◆ **Entries shown**

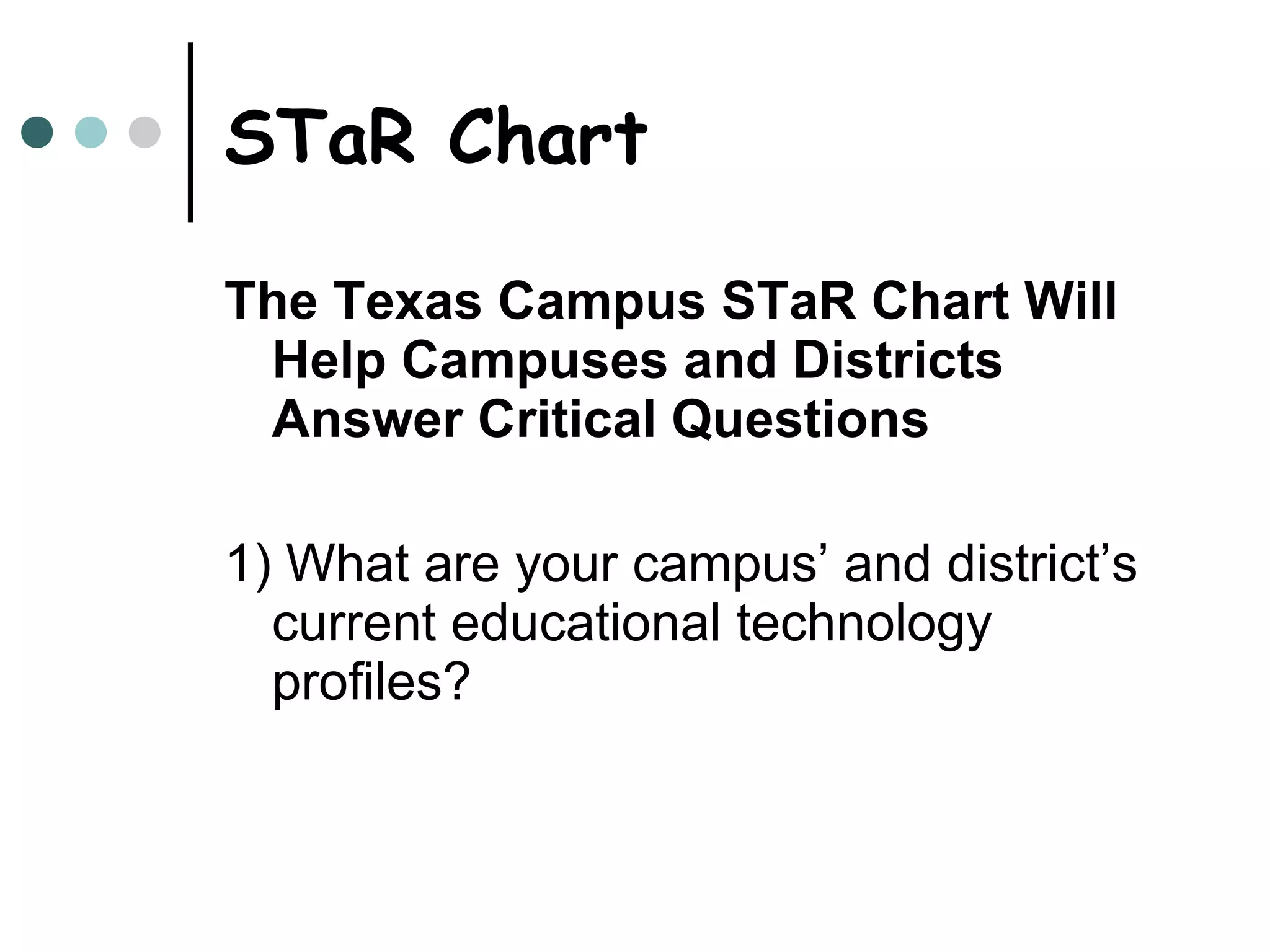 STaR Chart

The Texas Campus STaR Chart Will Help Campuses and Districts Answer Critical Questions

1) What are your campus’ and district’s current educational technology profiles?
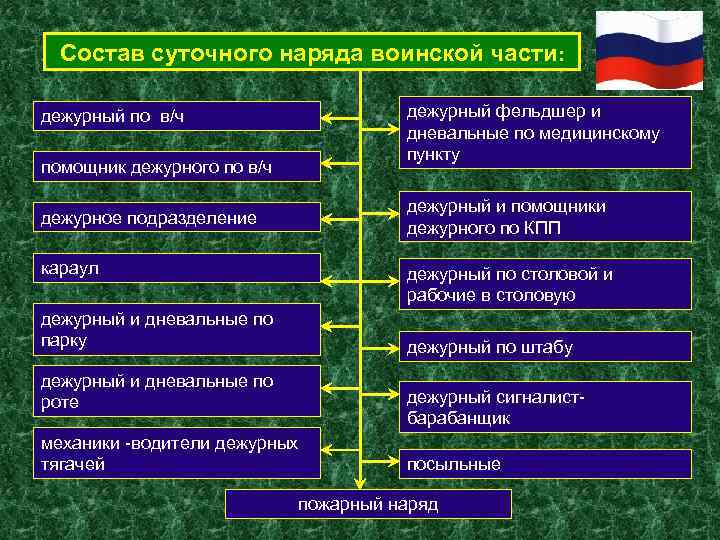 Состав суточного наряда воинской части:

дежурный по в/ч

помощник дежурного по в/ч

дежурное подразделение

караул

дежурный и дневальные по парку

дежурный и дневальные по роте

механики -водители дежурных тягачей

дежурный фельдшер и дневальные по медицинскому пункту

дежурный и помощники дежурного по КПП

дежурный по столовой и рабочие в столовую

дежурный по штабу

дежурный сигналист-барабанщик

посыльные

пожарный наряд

◆ **Your task**
Output the line holding "дежурный по столовой и рабочие в столовую", then every later line through the end of the records above, exactly as given and nothing else.

◆ **Written response**
дежурный по столовой и рабочие в столовую

дежурный по штабу

дежурный сигналист-барабанщик

посыльные

пожарный наряд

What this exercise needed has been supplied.